CNVoyant requires ClinVar, conservation scores, functional region boundaries, gnomAD SV, and a GRCh38 reference genome to annotate inputted CNVs. To download these resources, a dependency directory must be specified and passed to the build_all method of the DependencyBuilder object.

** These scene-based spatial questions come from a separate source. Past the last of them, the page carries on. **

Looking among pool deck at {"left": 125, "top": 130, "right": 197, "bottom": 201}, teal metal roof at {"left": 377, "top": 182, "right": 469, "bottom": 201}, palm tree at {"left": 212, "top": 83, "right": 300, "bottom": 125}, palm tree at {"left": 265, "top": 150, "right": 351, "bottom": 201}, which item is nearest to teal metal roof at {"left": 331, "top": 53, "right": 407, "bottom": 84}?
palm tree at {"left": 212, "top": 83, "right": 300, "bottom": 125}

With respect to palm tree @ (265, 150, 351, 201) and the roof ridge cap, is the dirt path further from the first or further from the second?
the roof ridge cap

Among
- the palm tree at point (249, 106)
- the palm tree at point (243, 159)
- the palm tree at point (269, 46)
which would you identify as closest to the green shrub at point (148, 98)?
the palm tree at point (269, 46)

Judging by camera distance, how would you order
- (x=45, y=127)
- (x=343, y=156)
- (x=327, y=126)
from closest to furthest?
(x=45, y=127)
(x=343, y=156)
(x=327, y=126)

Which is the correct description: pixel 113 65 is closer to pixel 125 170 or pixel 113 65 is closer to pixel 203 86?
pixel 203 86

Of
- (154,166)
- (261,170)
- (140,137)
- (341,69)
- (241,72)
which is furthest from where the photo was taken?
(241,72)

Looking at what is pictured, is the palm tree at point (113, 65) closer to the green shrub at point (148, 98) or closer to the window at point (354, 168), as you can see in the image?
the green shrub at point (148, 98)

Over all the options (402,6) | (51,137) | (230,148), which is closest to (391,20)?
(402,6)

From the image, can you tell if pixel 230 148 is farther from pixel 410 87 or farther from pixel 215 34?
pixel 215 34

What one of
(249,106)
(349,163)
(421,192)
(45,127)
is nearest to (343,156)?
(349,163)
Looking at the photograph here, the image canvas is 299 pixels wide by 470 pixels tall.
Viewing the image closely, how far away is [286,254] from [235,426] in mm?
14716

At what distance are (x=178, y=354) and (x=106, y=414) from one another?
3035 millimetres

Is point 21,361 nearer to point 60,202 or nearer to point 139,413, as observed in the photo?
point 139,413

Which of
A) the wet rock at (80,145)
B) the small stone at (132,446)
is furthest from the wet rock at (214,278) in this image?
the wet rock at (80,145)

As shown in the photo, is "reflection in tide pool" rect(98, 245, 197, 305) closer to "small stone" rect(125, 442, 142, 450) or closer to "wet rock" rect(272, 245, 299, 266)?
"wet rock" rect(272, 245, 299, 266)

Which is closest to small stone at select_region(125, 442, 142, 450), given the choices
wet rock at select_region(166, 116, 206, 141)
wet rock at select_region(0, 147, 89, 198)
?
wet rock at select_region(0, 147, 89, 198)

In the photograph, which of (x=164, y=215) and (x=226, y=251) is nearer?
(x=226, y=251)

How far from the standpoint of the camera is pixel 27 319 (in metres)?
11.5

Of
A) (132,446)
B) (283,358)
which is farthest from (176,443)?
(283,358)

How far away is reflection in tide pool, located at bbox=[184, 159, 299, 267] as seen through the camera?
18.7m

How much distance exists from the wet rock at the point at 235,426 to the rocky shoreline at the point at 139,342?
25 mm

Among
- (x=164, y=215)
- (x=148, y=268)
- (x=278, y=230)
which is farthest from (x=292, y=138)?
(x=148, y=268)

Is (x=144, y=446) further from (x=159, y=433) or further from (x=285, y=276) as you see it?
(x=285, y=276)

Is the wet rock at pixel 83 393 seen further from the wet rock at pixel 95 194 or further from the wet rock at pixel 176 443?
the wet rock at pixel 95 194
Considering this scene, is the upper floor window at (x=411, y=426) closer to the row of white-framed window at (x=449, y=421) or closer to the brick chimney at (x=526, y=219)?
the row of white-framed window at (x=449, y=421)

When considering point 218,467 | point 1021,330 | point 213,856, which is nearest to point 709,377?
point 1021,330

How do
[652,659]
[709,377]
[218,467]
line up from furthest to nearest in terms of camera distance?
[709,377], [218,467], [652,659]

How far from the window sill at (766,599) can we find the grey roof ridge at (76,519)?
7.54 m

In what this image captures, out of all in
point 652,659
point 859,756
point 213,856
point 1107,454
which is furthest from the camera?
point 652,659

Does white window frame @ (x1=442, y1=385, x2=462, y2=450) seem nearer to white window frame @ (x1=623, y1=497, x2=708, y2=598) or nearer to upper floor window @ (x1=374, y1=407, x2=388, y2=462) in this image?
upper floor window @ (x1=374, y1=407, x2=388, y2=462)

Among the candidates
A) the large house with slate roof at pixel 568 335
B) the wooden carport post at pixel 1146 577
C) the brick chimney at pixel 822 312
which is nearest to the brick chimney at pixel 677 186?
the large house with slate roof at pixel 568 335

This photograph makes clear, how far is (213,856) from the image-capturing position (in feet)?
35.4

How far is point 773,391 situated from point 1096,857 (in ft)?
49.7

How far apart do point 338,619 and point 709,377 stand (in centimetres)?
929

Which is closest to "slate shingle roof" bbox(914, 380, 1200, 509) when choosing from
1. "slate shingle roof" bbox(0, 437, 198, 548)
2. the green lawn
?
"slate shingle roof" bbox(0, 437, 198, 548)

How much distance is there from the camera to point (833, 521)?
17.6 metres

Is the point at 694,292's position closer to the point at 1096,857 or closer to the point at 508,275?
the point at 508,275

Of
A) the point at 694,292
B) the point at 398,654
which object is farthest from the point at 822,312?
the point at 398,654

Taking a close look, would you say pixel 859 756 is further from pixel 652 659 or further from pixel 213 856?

from CNVoyant import DependencyBuilder

data_dir = '/path/to/cnvoyant_dependencies'
db = DependencyBuilder(data_dir)
db.build_all()

Build Features

CNVoyant features must be generated before predictions can be generated. Features can be generated by calling the get_features method from the FeatureBuilder object.

import pandas as pd
from CNVoyant import FeatureBuilder

# Create sample data
cnv_df = pd.DataFrame({
  'CHROMOSOME': ['chr1','chr2','chr3','chr4','chr3'],
  'START': [100000, 100000, 100000, 100000, 179197182],
  'END': [200000, 200000, 200000, 200000, 179236784],
  'CHANGE': ['DEL','DEL','DUP','DUP','DEL']
})

# Intialize CNVoyant FeatureBuilder instance
fb = FeatureBuilder(variant_df = cnv_df, data_dir = data_dir)

# Generate features
fb.get_features()

Generate Predictions

Pretrained models are available to generate predictions. Predictions can be generated by calling the predict method from the Classifier object.

from CNVoyant import Classifier

# Intialize CNVoyant Classifier instance
cl = Classifier(data_dir)

# Generate predictions
cnvoyant_preds = cl.predict(fb.feature_df)

Retrain CNVoyant Classifier

The CNVoyant models can be retrained to a specified set of variants, given that a label is available. Label values must be either 'Benign', 'VUS', or 'Pathogenic'. The name of the column header must be passed to the train method from the Classifier object.

from CNVoyant import FeatureBuilder, Classifier

# Sample data
cnv_train_df = pd.DataFrame({
  'CHROMOSOME': ['chr1','chr2','chr3','chr4','chr3','chr8','chr8','chr8'],
  'START': [100000,100000,100000,100000,179197182,60680919,38458191,37878455],
  'END': [200000,200000,200000,200000,179236784,60738964,38470707,38884501],
  'CHANGE': ['DUP','DEL','DUP','DUP','DEL','DEL','DUP','DUP'],
  'LABEL': ['Benign','Benign','Benign','Benign','Pathogenic','VUS','VUS','Pathogenic']
})

# Intialize CNVoyant FeatureBuilder instance
fb_train = FeatureBuilder(variant_df = cnv_train_df, data_dir = data_dir)

# Generate features
fb_train.get_features()

# Intialize CNVoyant Classifier instance
cl_retrained = Classifier(data_dir)

# Retrain models
cl_retrained.train(fb_train.feature_df, label = 'LABEL')

# Generate predictions
cnvoyant_retrained_preds = cl_retrained.predict(fb.feature_df)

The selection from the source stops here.